Campers at the Mississippi National Guard’s Kids Annual Training camp, now in its 20th year, get the full experience of life on the base – bunk checks, flag protocol, meals in the mess hall and a whole lot of marching. In formation, of course.
“The children really didn’t know what their parents did when they came to military duty,” Camp Director Kim Hogg said. “That’s what the camp started out as ... to educate their children what their parents did when they came to drill, when they came to annual training, and then into deployment.”
About 150 children, ages 9 to 12, divide up at the beginning of the week into four groups – each with its own color, marching cadence, banner and song. Campers belt out their cadences as they march between their many activities: touring the base in tanks, watching jets do a fly-over, training on simulated weapons systems and swimming, to name a few.
“It’s really fun. I enjoy doing it and I enjoy meeting new people,” said Emily Braswell, a second-year camper whose father is currently deployed in Afghanistan with the Air National Guard. “It teaches me how to march and what he does when he’s out when he’s deployed.”
Along with all the fun activities, Emily said another of her favorite parts of Kid’s AT is making friends with others who know what it’s like to have their mom or dad deployed.
"We talk about where our parents are and how we've been since they've been deployed because we're going through the same stuff. We understand each other more."
Amber Compton remembers what it was like before she first attended the camp 10 years ago -- wondering what her dad did while on duty and worrying about him.
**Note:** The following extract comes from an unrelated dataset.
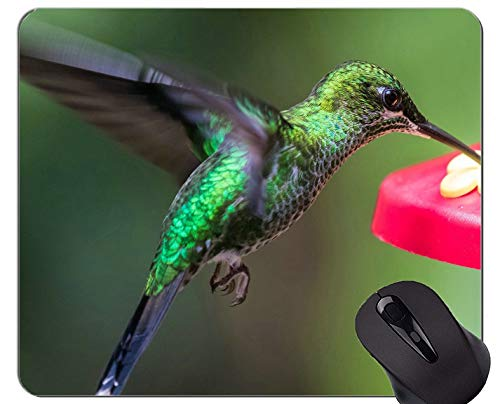 Customized Rectangle Non Slip Rubber Mousepad,Hummingbird Bird Wing Gaming Mouse Pads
Now 19 years old, she, like many of the volunteer counselors who return to the camp, draws from her own experiences as a military child to know what her campers need and how to best help them.
“Well, first of all, you have to let them know that their mom or dad is going to be OK. You always have to reassure them that they’re going to be safe and that they know what they’re doing,” Compton said. The camp helps reassure the campers about their parents. “It gets their mind at ease and gives them a chance to take their minds off the stressing.”